Update 2013-07-31: You can find a table of contents and associated links at http://sach.ac/accel. Here’s the video!
Quick link to talking points as a Mural.ly map
From time to time, I say interesting-enough things that make people want to pick my brain further. When people do, this is excellent! Sometimes I don’t know what people will find useful or interesting until they ask. When the opportunity comes up, I try to wring out as much as I can. In the podcast interviews I’ve done so far, I’ve always been delighted by what we learn from the conversation.
An interview is entirely different from a presentation, and it would be a waste to treat it as one. I love where other people’s questions, interests, and experiences can lead me. So I don’t want to structure it too much – but I also want to give people the benefit of clear thoughts and useful replies. Having struggled with making good conversation myself, I also want to help people find things that they or other people will like instead of wandering until they bump into something good.
It’s a little like the media training I got when I was at IBM. One of the tips I remember is to think about your story before you talk to people. You don’t have to stick to the script, but you should know the key points you want to get across, and try some ways of expressing it so that you can be clear and concise.
So here’s what I e-mailed to Timothy Kenny in preparation for our chat about accelerated learning (which will be this afternoon):
I thought about what I do the most differently and what your subscribers will probably benefit from. Here are some topic ideas.

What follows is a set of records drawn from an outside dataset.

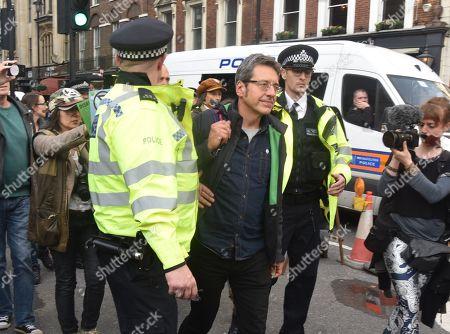 Guardian columnist George Monbiot gets arrested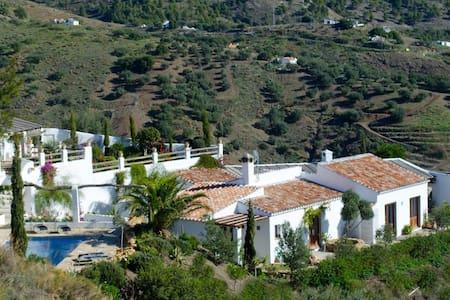 3 bd, private, vineyards, views - Viñuela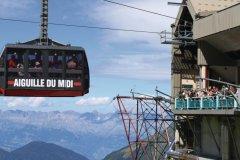 Le téléphérique de l'Aiguille du Midi (© Emilie - Fotolia)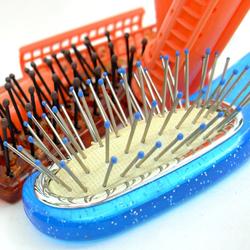 Se brosser les cheveux avec une brosse pour donner du volume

How about picking whichever one you think will resonate the most? =) I’m sure there’ll be future conversations, so we don’t have to get everything covered in one chat.
- Ideal outcome: People are inspired to take visual notes for their own use
- Learning and reviewing presentations and books; Connecting with people; Understanding your thoughts; Sharing what you know
- Making the most of your blog through the years
- Ideal outcome: People are encouraged to blog for the long term; people who have been blogging a while are inspired to organize their work
- Weekly, monthly, yearly reviews; Indexes; Other people as part of your memory; Collections; Backups
- Tracking and experiments
- Ideal outcome: People are inspired to make better decisions by tracking
- Time; Money and an opportunity fund; Clothes, decisions, etc.; 5-year experiment with retirement
- How it all fits together
- Ideal outcome: People see how the different techniques can support each other, and they are motivated to take the next step
- The flow of learning; How different techniques work together; Getting started; Getting better; Going from strength to strength
- Continuous improvement in everyday life
- Ideal outcome: People examine their processes
- Understanding your processes; Handling weaknesses; Building on strengths; Learning from experiments
He wrote back to say that he was curious about sketchnotes, blogging, connecting, learning flow, and what I considered my strengths and weaknesses in terms of learning.
I spent some time on Saturday night thinking about what I’ve learned and what I want to help other people learn. A podcast isn’t the place for technical instruction; blog posts are better for that because I can include step-by-step tips, links, and other resources. A podcast or videocast is great at communicating enthusiasm, helping other people see that they can get started. It’s also great for the back-and-forth, bringing two people’s ideas together.
So my goals for the chat are:
- Inspire people to learn more about some learning techniques that they might find useful
- Encourage people to get in touch with me
- Explore follow-up questions that I may want to write about or draw
- Learn interesting things about Timothy Kenny or share other tidbits that can lead to further conversations
In preparation, I drew this on Saturday. (Click on the image for a larger version!)
(Not only do I sketchnote events, but I can sketchnote the future! )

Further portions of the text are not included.